Excerpt:
• • • •

PSYCHODYNAMICS VERSUS EVANGELICALISM
by
NORMAN N. BONNER, M.A., Ed.D. (Cand.)
(President, Central College, Bartlesville, Oklahoma)
and
CHARLES W. CARTER, M.A., Th.M.
(Chairman, Division of Philosophy and Religion Taylor University)
To put the subject of this paper in clear perspective, psychodynamics is defined as "the systematic study of personality in terms of past and present experience as
related to motivation, but especially as represented by the naturalist Sigmund
Freud". (1) Evangelicalism is adherence to the authority and teachings of the
Christian gospel.
With the increasing emphasis on the functions of guidance and counseling in secular
education, there appears to be among clerics a tendency to adapt the secular counseling
terminology and procedures to the ministry of pastoral counseling and, in many cases, to
the public proclamation of the gospel. Of particular concern to many evangelicals is the
usage of Freudian terms and concepts to explain and describe the "dynamics" of
Christian experience.
A careful analysis of the concepts underlying psychoanalytic terminology will indicate
that in the main they are antipodal to the orthodox Christian and biblical concepts. The
inherent danger is that through usage of these terms, without definition, the listener may
be led to believe that a consensus has been reached between psychodynamism and
evangelicalism. A case in point is observed by means of a critical comparison and contrast
of Freud's idea of personality conflict-the struggle of the id, the ego, and the
superego-with the scriptural position of St. Paul as reflected in Romans 7, describing
mankind's struggle with the inherent principle of sin.
While there appear on the surface to be significant similarities between certain
Freudian concepts, especially as they relate to the id and to libidinal impulses
(instinctual energies and desires derived from the id-sexual instincts), and Pauline
hamartiological principles, significant departures from the scriptural idea in his
writings suggest that Freud's earlier observations may have been influenced, at least in
part, by theological and biblical concepts, and that psychodynamics may represent a
reaction to inherent weaknesses and inadequacies in the theological and ecclesiastical
systems of his era, and a development somewhat concomitant with the rise of nineteenth
century German rationalism.
By posing a series of questions, an endeavor will be made to compare and contrast the
respective Freudian and Pauline positions. While this methodology and approach may not be
of interest to the secular mind, it should be of vital concern to Christian theologians
and ministers today. Several questions with their possible solutions call for serious
consideration at this juncture.
I. What is the Id?

• • • •

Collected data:

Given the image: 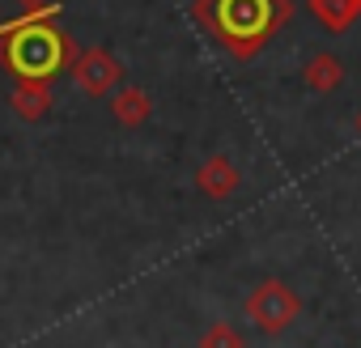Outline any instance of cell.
I'll list each match as a JSON object with an SVG mask.
<instances>
[{
  "instance_id": "6da1fadb",
  "label": "cell",
  "mask_w": 361,
  "mask_h": 348,
  "mask_svg": "<svg viewBox=\"0 0 361 348\" xmlns=\"http://www.w3.org/2000/svg\"><path fill=\"white\" fill-rule=\"evenodd\" d=\"M293 13L289 0H196V18L209 26L238 60H251L268 35Z\"/></svg>"
},
{
  "instance_id": "7a4b0ae2",
  "label": "cell",
  "mask_w": 361,
  "mask_h": 348,
  "mask_svg": "<svg viewBox=\"0 0 361 348\" xmlns=\"http://www.w3.org/2000/svg\"><path fill=\"white\" fill-rule=\"evenodd\" d=\"M64 51H73V47H64L60 30L47 22H30L5 39V64L18 77H43L47 81L56 68H64Z\"/></svg>"
},
{
  "instance_id": "3957f363",
  "label": "cell",
  "mask_w": 361,
  "mask_h": 348,
  "mask_svg": "<svg viewBox=\"0 0 361 348\" xmlns=\"http://www.w3.org/2000/svg\"><path fill=\"white\" fill-rule=\"evenodd\" d=\"M298 314H302V297L285 280H259L247 293V318L264 335H285L298 323Z\"/></svg>"
},
{
  "instance_id": "277c9868",
  "label": "cell",
  "mask_w": 361,
  "mask_h": 348,
  "mask_svg": "<svg viewBox=\"0 0 361 348\" xmlns=\"http://www.w3.org/2000/svg\"><path fill=\"white\" fill-rule=\"evenodd\" d=\"M73 81H77L81 94H90V98H106V94L119 89L123 64H119V56L106 51V47H85V51L73 60Z\"/></svg>"
},
{
  "instance_id": "5b68a950",
  "label": "cell",
  "mask_w": 361,
  "mask_h": 348,
  "mask_svg": "<svg viewBox=\"0 0 361 348\" xmlns=\"http://www.w3.org/2000/svg\"><path fill=\"white\" fill-rule=\"evenodd\" d=\"M238 187H243V174H238V166L226 153H213V157L200 161V170H196V192H204L209 200H230Z\"/></svg>"
},
{
  "instance_id": "8992f818",
  "label": "cell",
  "mask_w": 361,
  "mask_h": 348,
  "mask_svg": "<svg viewBox=\"0 0 361 348\" xmlns=\"http://www.w3.org/2000/svg\"><path fill=\"white\" fill-rule=\"evenodd\" d=\"M9 106H13V115L22 123H43L51 115V89H47V81L43 77H22L13 85V94H9Z\"/></svg>"
},
{
  "instance_id": "52a82bcc",
  "label": "cell",
  "mask_w": 361,
  "mask_h": 348,
  "mask_svg": "<svg viewBox=\"0 0 361 348\" xmlns=\"http://www.w3.org/2000/svg\"><path fill=\"white\" fill-rule=\"evenodd\" d=\"M302 85L310 89V94H336L340 85H344V64H340V56H331V51H314L306 64H302Z\"/></svg>"
},
{
  "instance_id": "ba28073f",
  "label": "cell",
  "mask_w": 361,
  "mask_h": 348,
  "mask_svg": "<svg viewBox=\"0 0 361 348\" xmlns=\"http://www.w3.org/2000/svg\"><path fill=\"white\" fill-rule=\"evenodd\" d=\"M111 115H115L119 128H145V123L153 119V98H149V89H140V85L115 89V94H111Z\"/></svg>"
},
{
  "instance_id": "9c48e42d",
  "label": "cell",
  "mask_w": 361,
  "mask_h": 348,
  "mask_svg": "<svg viewBox=\"0 0 361 348\" xmlns=\"http://www.w3.org/2000/svg\"><path fill=\"white\" fill-rule=\"evenodd\" d=\"M310 13L323 22V30L344 35L361 18V0H310Z\"/></svg>"
},
{
  "instance_id": "30bf717a",
  "label": "cell",
  "mask_w": 361,
  "mask_h": 348,
  "mask_svg": "<svg viewBox=\"0 0 361 348\" xmlns=\"http://www.w3.org/2000/svg\"><path fill=\"white\" fill-rule=\"evenodd\" d=\"M196 348H247V335H243L234 323H213V327L200 335Z\"/></svg>"
},
{
  "instance_id": "8fae6325",
  "label": "cell",
  "mask_w": 361,
  "mask_h": 348,
  "mask_svg": "<svg viewBox=\"0 0 361 348\" xmlns=\"http://www.w3.org/2000/svg\"><path fill=\"white\" fill-rule=\"evenodd\" d=\"M18 9H22L26 18H43V13L56 9V0H18Z\"/></svg>"
},
{
  "instance_id": "7c38bea8",
  "label": "cell",
  "mask_w": 361,
  "mask_h": 348,
  "mask_svg": "<svg viewBox=\"0 0 361 348\" xmlns=\"http://www.w3.org/2000/svg\"><path fill=\"white\" fill-rule=\"evenodd\" d=\"M357 132H361V111H357Z\"/></svg>"
}]
</instances>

• • • •

Exercise instructions:
1. List the three parts of personality named in Freud's idea of personality conflict, as given in the paper on psychodynamics and evangelicalism.
2. According to the paper on psychodynamics and evangelicalism, which chapter of Romans reflects St. Paul's position on mankind's struggle with sin?
3. Please reproduce the stretch of the paper on psychodynamics and evangelicalism from "To put the subject" through "Christian experience.".
The records stand apart from the paper on psychodynamics and evangelicalism.

Final results:
1.
the id
the ego
the superego

2. Romans 7.

3.
To put the subject of this paper in clear perspective, psychodynamics is defined as "the systematic study of personality in terms of past and present experience as
related to motivation, but especially as represented by the naturalist Sigmund
Freud". (1) Evangelicalism is adherence to the authority and teachings of the
Christian gospel.
With the increasing emphasis on the functions of guidance and counseling in secular
education, there appears to be among clerics a tendency to adapt the secular counseling
terminology and procedures to the ministry of pastoral counseling and, in many cases, to
the public proclamation of the gospel. Of particular concern to many evangelicals is the
usage of Freudian terms and concepts to explain and describe the "dynamics" of
Christian experience.